Some people surely do struggle with greed in the way that Scrooge does, but I think for most there are different obstacles to mercy. It is not that someone is unwilling, but maybe feels unable to do more when faced with all of the challenges of their personal life. Or, perhaps we do not know where to begin in the light of all of the needs out there. Perhaps we have been burned by a scam or other situation that makes us hesitant to try again.

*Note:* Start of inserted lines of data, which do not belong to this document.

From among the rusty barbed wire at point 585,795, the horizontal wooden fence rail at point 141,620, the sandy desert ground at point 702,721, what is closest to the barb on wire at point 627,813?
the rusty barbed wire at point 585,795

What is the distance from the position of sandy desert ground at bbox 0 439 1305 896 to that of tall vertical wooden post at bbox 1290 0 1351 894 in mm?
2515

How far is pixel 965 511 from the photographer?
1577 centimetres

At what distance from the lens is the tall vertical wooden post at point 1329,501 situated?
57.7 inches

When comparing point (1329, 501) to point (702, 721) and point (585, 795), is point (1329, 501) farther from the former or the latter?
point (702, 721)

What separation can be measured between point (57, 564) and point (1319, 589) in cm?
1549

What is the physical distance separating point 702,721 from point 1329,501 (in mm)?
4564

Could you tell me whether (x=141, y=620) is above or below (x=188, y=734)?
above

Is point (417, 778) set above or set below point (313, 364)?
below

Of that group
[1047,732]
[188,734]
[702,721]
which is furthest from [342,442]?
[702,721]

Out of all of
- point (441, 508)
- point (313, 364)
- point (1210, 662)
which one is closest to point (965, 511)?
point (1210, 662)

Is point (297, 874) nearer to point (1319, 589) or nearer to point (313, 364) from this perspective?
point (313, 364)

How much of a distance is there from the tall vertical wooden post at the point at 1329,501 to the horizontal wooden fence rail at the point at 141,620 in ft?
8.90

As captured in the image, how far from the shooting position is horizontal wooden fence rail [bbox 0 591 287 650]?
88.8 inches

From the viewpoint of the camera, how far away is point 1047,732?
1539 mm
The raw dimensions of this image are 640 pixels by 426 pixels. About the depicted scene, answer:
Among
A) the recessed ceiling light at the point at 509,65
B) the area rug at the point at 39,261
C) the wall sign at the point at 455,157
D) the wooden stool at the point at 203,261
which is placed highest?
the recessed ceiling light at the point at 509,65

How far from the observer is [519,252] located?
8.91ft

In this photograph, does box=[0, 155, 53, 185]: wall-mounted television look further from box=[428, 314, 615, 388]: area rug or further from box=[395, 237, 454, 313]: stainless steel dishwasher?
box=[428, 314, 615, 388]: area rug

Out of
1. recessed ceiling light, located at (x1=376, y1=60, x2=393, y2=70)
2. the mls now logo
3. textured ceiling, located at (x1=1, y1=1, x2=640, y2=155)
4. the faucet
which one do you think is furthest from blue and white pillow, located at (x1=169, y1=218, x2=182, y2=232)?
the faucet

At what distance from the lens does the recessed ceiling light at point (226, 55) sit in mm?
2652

Where do we begin? We can begin through prayer by asking, “Lord, who can I reach out to today/this week?” Here we can discern a corporal or spiritual work of mercy that is within our capability. Another question may be: “who can I connect with to help practice love of neighbor in my life?” A group or organization can often accomplish more than we are able to alone. As a pastor, I would like to develop ways that my parishes can strengthen their outreach and coordinate the many good things already happening.

The details are perhaps staggering, but let us keep the vision of Christ’s love in front of our eyes to inspire us for the future. May He keep the fires burning in our imagination to inspire us when the way is difficult. I’d like to end with some words from Scrooge’s closing song in The Muppet Christmas Carol: “With an open heart that is wide awake, I do make this promise: Every breath I take, Will be used now to sing your praise, And to beg you to share my days, With a loving guarantee, that even if we part- I will hold you close with a thankful heart.”


[Week 3 of the “Imagination in Action” series. Theme this week: Fasting]

GK Chesterton is one of my favorite authors, although at times he can be a difficult author to read! He loves clever turns of phrase, paradoxes, and indirect references. However, contained within this complex writing style is tremendous insight. One of his stories that I think represents all of these aspects is “Manalive.” It tells the strange tale of Innocent Smith, who arrives at an English boarding house with a great gust of wind and brings chaos in his wake. He seems to be a madman, and in the second part of the book is placed on trial. In the end, they conclude that his seemingly insane antics were actually designed to bring sanity to life. The title of the story describes what he wanted to be: a man alive, not merely one going through the motions.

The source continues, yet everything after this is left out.